Furthermore, reference to an apparatus or system or a component of an apparatus or system being adapted to, arranged to, capable of, configured to, enabled to, operable to, or operative to perform a particular function encompasses that apparatus, system, component, whether or not it or that particular function is activated, turned on, or unlocked, as long as that apparatus, system, or component is so adapted, arranged, capable, configured, enabled, operable, or operative.
In addition, techniques, systems, subsystems, and methods described and illustrated in the various embodiments as discrete or separate may be combined or integrated with other systems, modules, techniques, or methods without departing from the scope of this disclosure. Other items shown or discussed as coupled or directly coupled or communicating with each other may be indirectly coupled or communicating through some interface, device, or intermediate component whether electrically, mechanically, or otherwise. Other examples of changes, substitutions, and alterations are ascertainable by one skilled in the art and could be made without departing from the spirit and scope disclosed herein.
To aid the Patent Office, and any readers of any patent issued on this application in interpreting the claims appended hereto, applicants note that they do not intend any of the appended claims to invoke 35 U.S.C. § 112(f) as it exists on the date of filing hereof unless the words “means for” or “step for” are explicitly used in the particular claim.

Claims

WHAT IS CLAIMED IS:
1. A system comprising: an electronic display; a computer processor; one or more memory units; and a module stored in the one or more memory units, the module configured, when executed by the processor, to: access a source image stored in the one or more memory units; determine depth data for each pixel of a plurality of pixels of the source image; map, using the plurality of pixels and the determined depth data for each of the plurality of pixels, the source image to a four-dimensional light field; and send instructions to the electronic display to display the mapped four- dimensional light field.

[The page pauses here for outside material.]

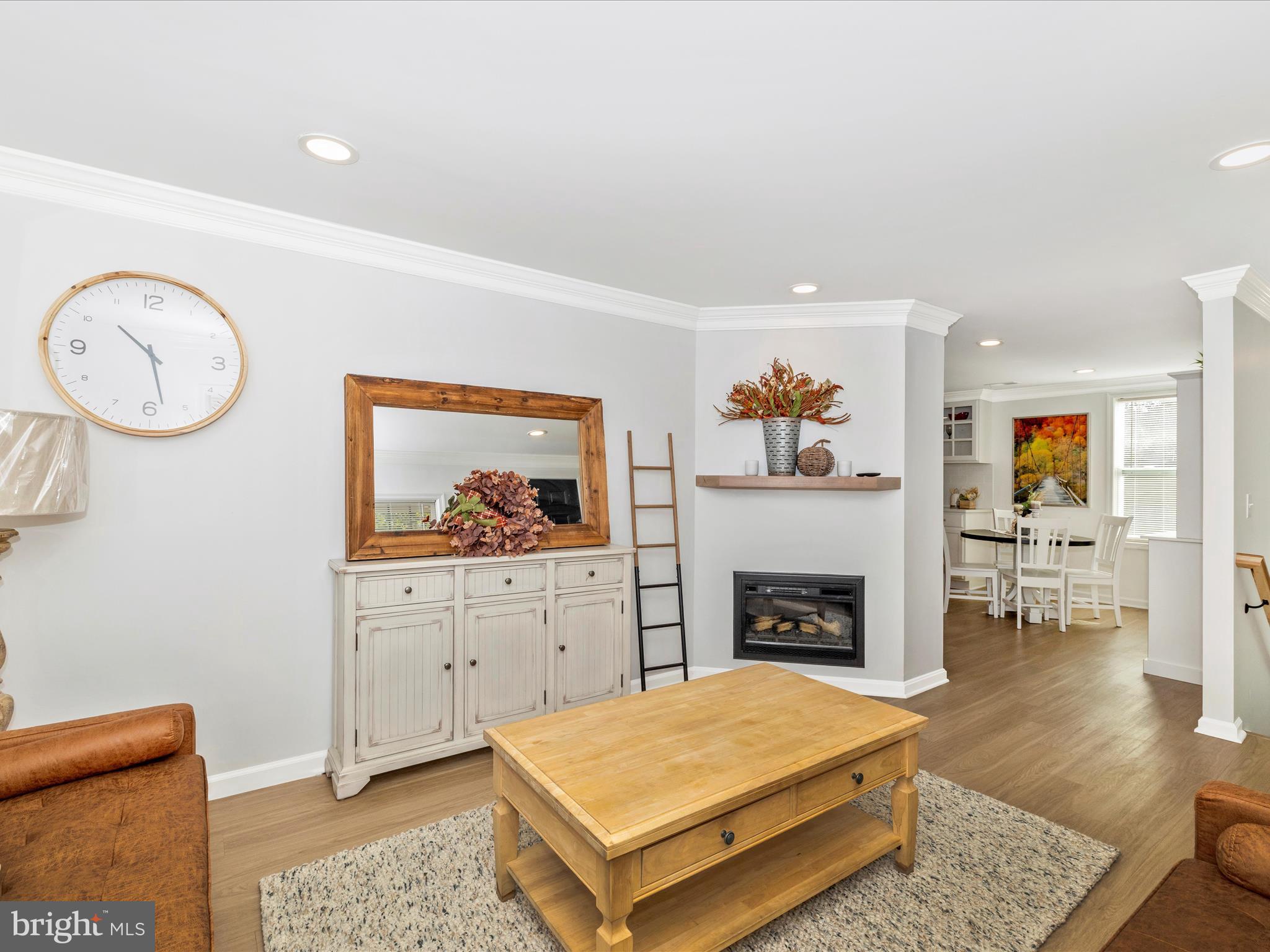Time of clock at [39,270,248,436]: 10:28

2. The system of Claim 1 , wherein: the source image comprises the depth data; and determining the depth data for each pixel of the plurality of pixels of the source image comprises accessing the depth data of the source image from a render buffer.
3. The system of Claim 1, wherein: the source image is a stereoscopic image that is devoid of the depth data; and determining the depth data for each pixel of the plurality of pixels of the source image comprises computing the depth data via parallax differences in the stereoscopic image.

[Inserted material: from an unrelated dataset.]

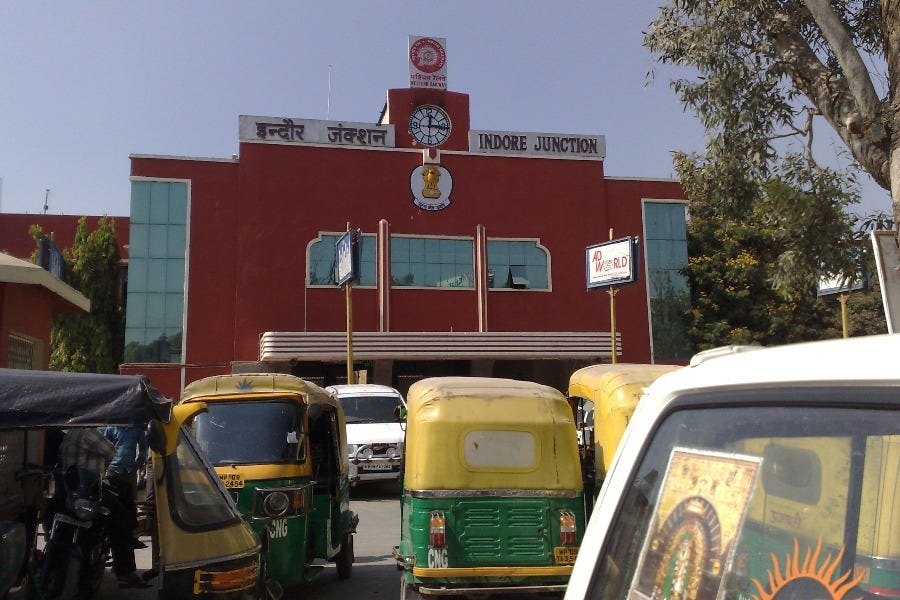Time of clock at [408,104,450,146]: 12:14
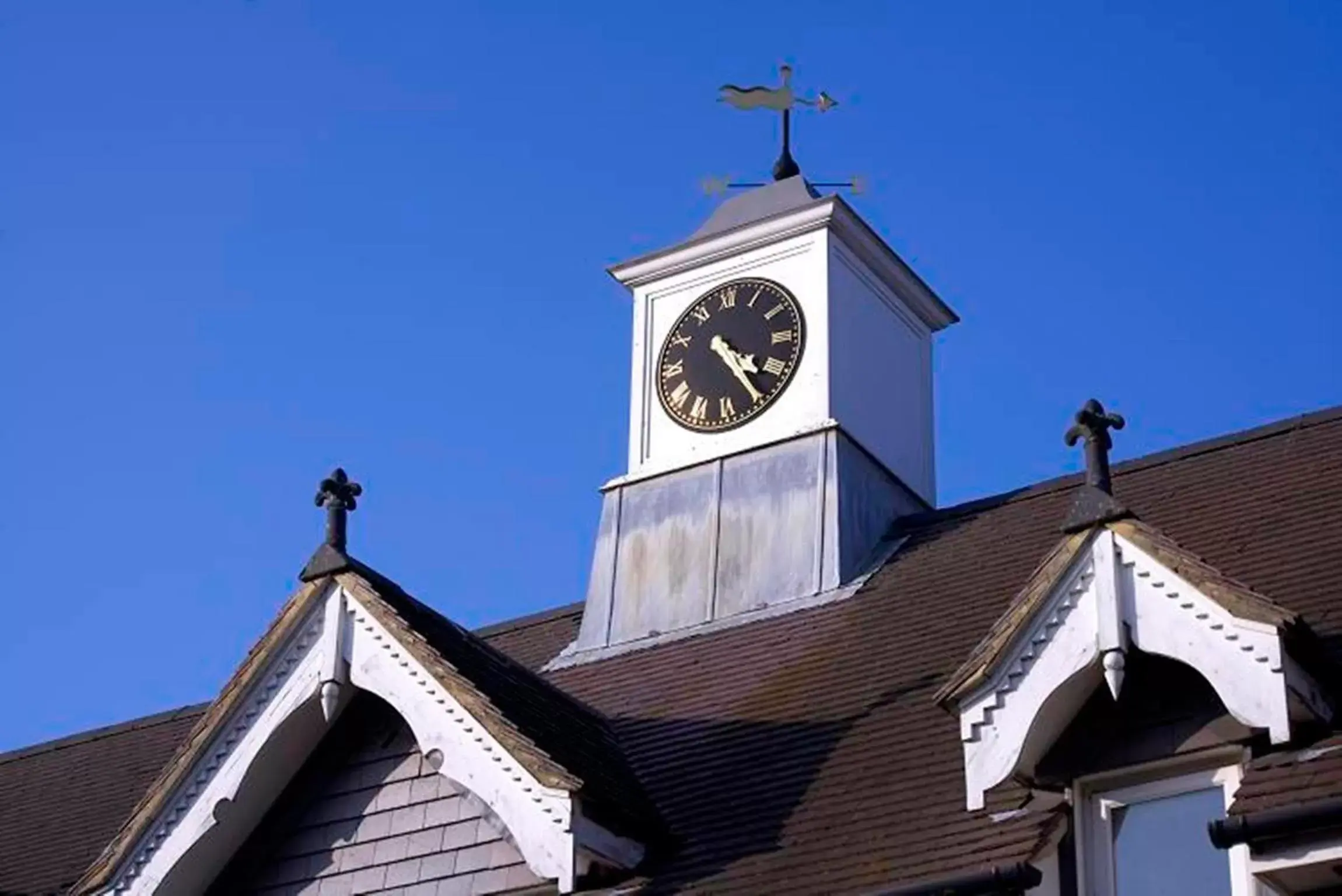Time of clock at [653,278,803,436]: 4:24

4. The system of Claim 1, wherein: the source image is a non-stereoscopic image that is devoid of the depth data; and determining the depth data for each pixel of the plurality of pixels of the source image comprises assigning a constant depth value and a fixed location to the depth data.
5. The system of Claim 1, wherein: the module is further configured, when executed by the processor, to determine whether a runtime environment for the system supports reverse-lookup; mapping, using the plurality of pixels and the determined depth data for each of the plurality of pixels, the source image to the four-dimensional light field comprises using reverse-lookup when it is determined that the runtime environment for the system supports reverse-lookup; and mapping, using the plurality of pixels and the determined depth data for each of the plurality of pixels, the source image to the four-dimensional light field comprises using forward-lookup when it is determined that the runtime environment for the system does not support reverse-lookup.
6. The system of Claim 1, wherein: the electronic display comprises a plurality of plenoptic cells, each plenoptic cell comprising a plurality of display pixels; and mapping, using the plurality of pixels and the determined depth data for each of the plurality of pixels, the source image to the four-dimensional light field comprises copying pixel data for each of the plurality of pixels of the source image to a corresponding display pixel of each of the plenoptic cells.
7. The system of Claim 6, wherein the corresponding display pixel is determined as a function of the depth data of the corresponding pixel of the source image.
8. The system of Claim 1, wherein: mapping, using the plurality of pixels and the determined depth data for each of the plurality of pixels, the source image to the four-dimensional light field comprises using reverse-lookup.
9. The system of Claim 1 , wherein: mapping, using the plurality of pixels and the determined depth data for each of the plurality of pixels, the source image to the four-dimensional light field comprises using forward-lookup.
10. A method by a computing device, the method comprising: accessing a source image stored in one or more memory units; determining depth data for each pixel of a plurality of pixels of the source image; mapping, using the plurality of pixels and the determined depth data for each of the plurality of pixels, the source image to a four-dimensional light field; and sending instructions to an electronic display to display the mapped fourdimensional light field.
11. The method of Claim 10, wherein: the source image comprises the depth data; and determining the depth data for each pixel of the plurality of pixels of the source image comprises accessing the depth data of the source image from a render buffer.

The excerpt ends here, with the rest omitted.